Sony Ericsson Xperia Neo
While a lot have been excited for the coming of the Arc, Neo has been on its quieter attempt to win the interest of Sony Ericsson and Android fans. As a midrange smartphone that comes from a rather reputable product line-up, I thought I should give it a try.
Besides, I was curious with the promise of its name – new experience. What new thing could I expect from Xperia this time? Let’s see if it delivers.
Look and Feel
At 126 grams, Neo is easy to use and carry around with just one hand. Running on Sony Mobile Bravia Engine, I wouldn’t question the beauty of its interface and design. Icons are nicely arranged on top of a translucent base, leaving the user several options for a customized arrangement. Plus, with a scratch-proof screen, there is no use for a protective cover mask. Forget about the accessories, even in its barest form, this phone is already good to go.
With 8 megapixels, pictures are clear and crisp especially when there is good lighting.

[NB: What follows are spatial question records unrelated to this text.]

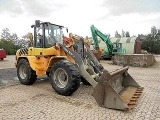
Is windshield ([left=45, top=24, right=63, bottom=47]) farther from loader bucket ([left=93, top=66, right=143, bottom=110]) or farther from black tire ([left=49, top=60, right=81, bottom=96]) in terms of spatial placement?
loader bucket ([left=93, top=66, right=143, bottom=110])

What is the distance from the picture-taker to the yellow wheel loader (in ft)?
17.3

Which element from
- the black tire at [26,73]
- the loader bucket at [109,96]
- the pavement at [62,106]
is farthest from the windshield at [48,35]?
the loader bucket at [109,96]

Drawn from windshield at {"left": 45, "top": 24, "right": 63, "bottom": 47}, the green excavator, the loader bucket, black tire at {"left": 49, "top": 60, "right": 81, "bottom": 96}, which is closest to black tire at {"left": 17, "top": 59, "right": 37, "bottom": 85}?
windshield at {"left": 45, "top": 24, "right": 63, "bottom": 47}

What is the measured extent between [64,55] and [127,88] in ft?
7.54

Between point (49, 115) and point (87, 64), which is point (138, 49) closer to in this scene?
point (87, 64)

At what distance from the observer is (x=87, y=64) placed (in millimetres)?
7004

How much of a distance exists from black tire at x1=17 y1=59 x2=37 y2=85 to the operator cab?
837 mm

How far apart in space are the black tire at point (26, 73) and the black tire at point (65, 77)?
1.46 meters

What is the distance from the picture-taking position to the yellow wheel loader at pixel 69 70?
5.28 m

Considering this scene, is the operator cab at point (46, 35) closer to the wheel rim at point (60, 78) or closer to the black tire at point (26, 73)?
the black tire at point (26, 73)

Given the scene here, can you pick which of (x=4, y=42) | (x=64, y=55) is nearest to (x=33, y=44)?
(x=64, y=55)

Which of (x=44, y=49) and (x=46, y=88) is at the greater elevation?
(x=44, y=49)

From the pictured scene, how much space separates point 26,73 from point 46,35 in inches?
64.5

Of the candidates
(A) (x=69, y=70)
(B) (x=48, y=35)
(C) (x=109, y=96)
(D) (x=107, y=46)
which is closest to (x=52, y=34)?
(B) (x=48, y=35)
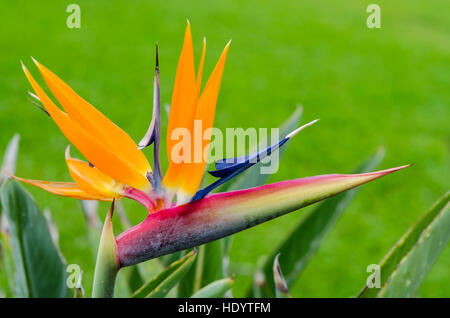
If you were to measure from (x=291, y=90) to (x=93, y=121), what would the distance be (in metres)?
2.70

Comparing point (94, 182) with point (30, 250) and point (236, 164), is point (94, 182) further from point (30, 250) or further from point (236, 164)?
point (30, 250)

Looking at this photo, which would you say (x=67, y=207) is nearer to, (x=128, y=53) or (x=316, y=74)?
(x=128, y=53)

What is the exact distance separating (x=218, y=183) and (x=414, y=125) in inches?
101

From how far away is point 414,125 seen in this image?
108 inches

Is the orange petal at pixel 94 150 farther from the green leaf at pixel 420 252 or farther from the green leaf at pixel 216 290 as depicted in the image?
the green leaf at pixel 420 252

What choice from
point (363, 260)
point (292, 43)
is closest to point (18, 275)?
point (363, 260)

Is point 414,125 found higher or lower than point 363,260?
higher

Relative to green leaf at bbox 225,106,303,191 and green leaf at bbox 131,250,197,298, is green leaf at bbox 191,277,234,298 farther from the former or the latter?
green leaf at bbox 225,106,303,191

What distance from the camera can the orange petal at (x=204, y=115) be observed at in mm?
356

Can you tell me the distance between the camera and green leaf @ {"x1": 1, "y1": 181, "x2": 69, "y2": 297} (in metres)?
0.64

Though at times, as in most Sony Ericsson phones, the flash has the tendency of making the pictures look a bit more yellow. As for its resolution, users may switch from 8 to 6 to 2 megapixels. Needless to say, it’s still best to use the maximum to optimize the shots. Neo also has a secondary camera but picture quality is poor and grainy. If you are after a self-portrait, I’d suggest you use a mirror and the self-timer instead.
Its video capturing feature provides the option of switching from different video sizes, from HD to VGA variety. One major issue is that none of these options would allow for zooming. Even with photos, only the 2MP 16:9 will allow for zooming. Sony Ericsson should work on this further
The best part about the multimedia feature of this phone is its playful and user-friendly interface. From its camera interface, one can easily shift with direct links for photo and video playback. Though, for later viewing, you might also be pleased with the edgy interface of the gallery.

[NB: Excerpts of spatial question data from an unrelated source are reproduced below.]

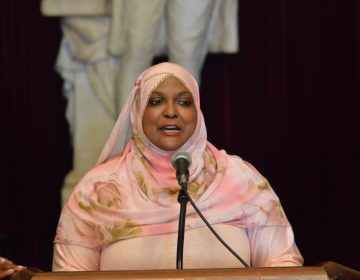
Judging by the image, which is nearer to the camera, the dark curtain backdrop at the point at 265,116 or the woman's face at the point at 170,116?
the woman's face at the point at 170,116

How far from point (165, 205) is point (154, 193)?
0.05 m

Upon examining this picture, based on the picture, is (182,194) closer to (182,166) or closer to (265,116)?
(182,166)

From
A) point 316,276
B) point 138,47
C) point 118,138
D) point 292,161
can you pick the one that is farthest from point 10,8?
point 316,276

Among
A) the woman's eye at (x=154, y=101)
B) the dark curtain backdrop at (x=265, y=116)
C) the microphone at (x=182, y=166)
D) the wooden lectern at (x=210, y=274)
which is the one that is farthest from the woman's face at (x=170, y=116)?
A: the dark curtain backdrop at (x=265, y=116)

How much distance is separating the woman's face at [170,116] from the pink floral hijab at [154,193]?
19mm

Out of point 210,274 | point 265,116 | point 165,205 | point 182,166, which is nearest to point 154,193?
point 165,205

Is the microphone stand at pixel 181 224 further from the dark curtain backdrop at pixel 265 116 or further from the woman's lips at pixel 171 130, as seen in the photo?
the dark curtain backdrop at pixel 265 116

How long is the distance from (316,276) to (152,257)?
711 millimetres

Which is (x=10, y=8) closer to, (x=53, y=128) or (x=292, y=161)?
(x=53, y=128)

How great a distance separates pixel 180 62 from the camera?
425 cm

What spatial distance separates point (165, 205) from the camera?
288 cm

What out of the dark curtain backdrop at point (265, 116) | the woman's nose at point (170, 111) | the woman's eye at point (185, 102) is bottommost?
the dark curtain backdrop at point (265, 116)

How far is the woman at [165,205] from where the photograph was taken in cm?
282

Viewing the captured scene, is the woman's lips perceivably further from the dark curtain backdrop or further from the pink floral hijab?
the dark curtain backdrop
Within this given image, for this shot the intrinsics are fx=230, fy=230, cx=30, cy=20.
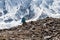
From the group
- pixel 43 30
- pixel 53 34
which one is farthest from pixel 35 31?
pixel 53 34

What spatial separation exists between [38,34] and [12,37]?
2942 millimetres

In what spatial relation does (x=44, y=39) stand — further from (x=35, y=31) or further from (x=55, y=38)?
(x=35, y=31)

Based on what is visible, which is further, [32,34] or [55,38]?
[32,34]

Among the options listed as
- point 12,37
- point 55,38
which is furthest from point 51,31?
point 12,37

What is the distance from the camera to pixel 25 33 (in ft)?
88.8

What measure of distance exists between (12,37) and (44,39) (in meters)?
3.72

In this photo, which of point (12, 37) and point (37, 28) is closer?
point (12, 37)

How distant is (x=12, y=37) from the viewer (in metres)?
25.0

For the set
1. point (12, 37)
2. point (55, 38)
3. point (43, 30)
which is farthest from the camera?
point (43, 30)

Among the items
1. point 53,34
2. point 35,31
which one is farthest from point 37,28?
point 53,34

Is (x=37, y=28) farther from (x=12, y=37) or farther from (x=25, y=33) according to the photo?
(x=12, y=37)

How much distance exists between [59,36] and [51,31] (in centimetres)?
263

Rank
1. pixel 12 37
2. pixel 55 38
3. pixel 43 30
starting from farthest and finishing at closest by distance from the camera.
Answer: pixel 43 30 → pixel 12 37 → pixel 55 38

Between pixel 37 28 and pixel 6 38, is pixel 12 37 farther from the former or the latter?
pixel 37 28
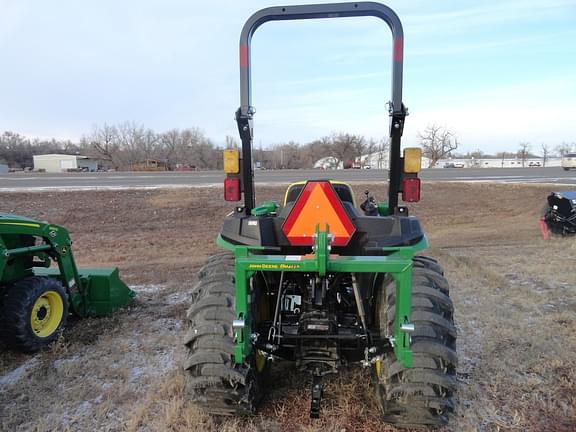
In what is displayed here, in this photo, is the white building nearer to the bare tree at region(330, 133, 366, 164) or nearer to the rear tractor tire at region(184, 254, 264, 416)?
the bare tree at region(330, 133, 366, 164)

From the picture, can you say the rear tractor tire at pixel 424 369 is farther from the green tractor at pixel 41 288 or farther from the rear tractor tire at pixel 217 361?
the green tractor at pixel 41 288

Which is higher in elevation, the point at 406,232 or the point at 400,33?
the point at 400,33

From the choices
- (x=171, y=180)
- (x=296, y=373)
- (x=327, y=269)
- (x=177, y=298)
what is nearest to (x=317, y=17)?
→ (x=327, y=269)

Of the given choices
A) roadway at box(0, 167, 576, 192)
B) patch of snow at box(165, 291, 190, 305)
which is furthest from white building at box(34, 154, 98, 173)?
patch of snow at box(165, 291, 190, 305)

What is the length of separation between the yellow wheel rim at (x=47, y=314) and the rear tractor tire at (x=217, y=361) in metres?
2.24

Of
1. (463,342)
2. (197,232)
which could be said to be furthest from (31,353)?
(197,232)

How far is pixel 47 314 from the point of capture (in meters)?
4.29

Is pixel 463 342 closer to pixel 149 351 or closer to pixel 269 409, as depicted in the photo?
pixel 269 409

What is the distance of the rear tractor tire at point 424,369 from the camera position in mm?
2480

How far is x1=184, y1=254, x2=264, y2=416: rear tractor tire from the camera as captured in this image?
2.60m

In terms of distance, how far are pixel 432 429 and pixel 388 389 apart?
475mm

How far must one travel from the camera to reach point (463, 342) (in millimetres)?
4164

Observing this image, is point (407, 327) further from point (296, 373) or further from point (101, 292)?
point (101, 292)

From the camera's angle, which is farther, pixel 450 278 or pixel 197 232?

As for the music playing, sound quality is at best when the phone is turned upside down. I also like the attempt to be fancy with the animation at the menu slider. I just wish Sony developed more options for full screen viewing, as it did with the PSP.

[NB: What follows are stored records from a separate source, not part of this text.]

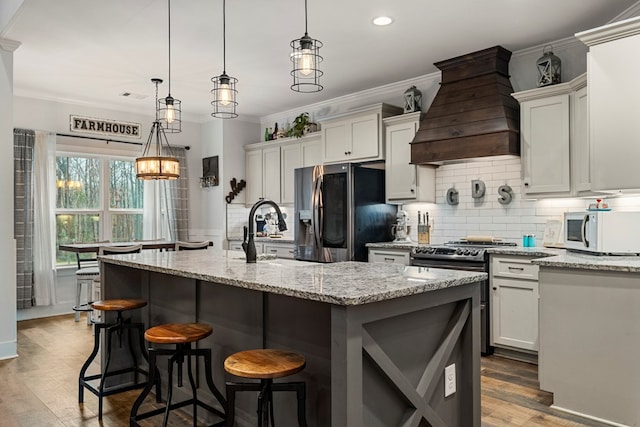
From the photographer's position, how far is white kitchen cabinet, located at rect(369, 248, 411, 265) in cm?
468

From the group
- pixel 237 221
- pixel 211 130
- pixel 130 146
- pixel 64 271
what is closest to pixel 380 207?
pixel 237 221

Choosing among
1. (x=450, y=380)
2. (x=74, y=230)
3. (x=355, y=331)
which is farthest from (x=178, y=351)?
(x=74, y=230)

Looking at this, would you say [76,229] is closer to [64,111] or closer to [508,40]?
[64,111]

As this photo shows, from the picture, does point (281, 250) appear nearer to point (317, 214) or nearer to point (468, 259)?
point (317, 214)

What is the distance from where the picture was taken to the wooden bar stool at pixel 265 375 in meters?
1.87

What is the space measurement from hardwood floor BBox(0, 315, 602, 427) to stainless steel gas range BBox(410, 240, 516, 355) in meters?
0.27

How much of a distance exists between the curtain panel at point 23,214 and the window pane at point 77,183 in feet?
1.60

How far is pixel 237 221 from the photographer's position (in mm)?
7086

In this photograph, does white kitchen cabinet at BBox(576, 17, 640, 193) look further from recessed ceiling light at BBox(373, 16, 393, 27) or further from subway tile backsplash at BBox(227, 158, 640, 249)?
recessed ceiling light at BBox(373, 16, 393, 27)

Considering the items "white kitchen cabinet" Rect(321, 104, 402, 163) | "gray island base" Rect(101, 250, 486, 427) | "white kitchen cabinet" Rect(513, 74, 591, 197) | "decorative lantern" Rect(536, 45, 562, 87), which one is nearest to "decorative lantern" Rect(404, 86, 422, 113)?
"white kitchen cabinet" Rect(321, 104, 402, 163)

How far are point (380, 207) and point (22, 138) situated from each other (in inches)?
167

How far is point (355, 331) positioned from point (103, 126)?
5762mm

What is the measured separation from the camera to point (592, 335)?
9.36ft

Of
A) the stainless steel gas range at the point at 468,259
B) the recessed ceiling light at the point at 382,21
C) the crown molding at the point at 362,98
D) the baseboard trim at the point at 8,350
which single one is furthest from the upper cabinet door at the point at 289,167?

Meanwhile, the worst part about this phone’s multimedia is its rather poor battery life. If you are going to be avid at playing music and making calls at the same time, you might need to charge every now and then, at multiple times of the day. Even comparing it to its other smartphone counterparts, I would say its capacity is only next to that of Samsung and even Nokia.
Internet & Social Networking
With a fast and stable connection, browsing is seamless. Its Google search at the slider menu reminded me of its Android counterparts for the other brands. As for its Facebook and Twitter client, I am pretty content. File sharing did not give me much problem.
I also like how its internet-based applications are closely integrated with its browser. Say, when searching for items via Google with YouTube links, you will be automatically given the option to open it using the browser or the YouTube application. Also, I would give a plus to the option to switch between windows. I like the fact that I can open multiple pages and be able to breezily navigate through them.
Best Feature & Recommendation
After going through its features, I would say there is nothing new to look forward to with this phone. Nevertheless, while there is generally nothing to rave about, there is also a little or nothing to complain about.
What won me over is the seamless functioning of its user interface. Not most people may be pleased with its design and graphics but its navigation experience is its forte. No lags and no bugs, it’s easy to shift and move from one window and one function to the next. I would say, it is designed well to give users a good experience of Android OS.
And so, overall, with a seamless interface, user-friendly navigation and a flexible Android OS, one wouldn’t find it hard to be content with this phone.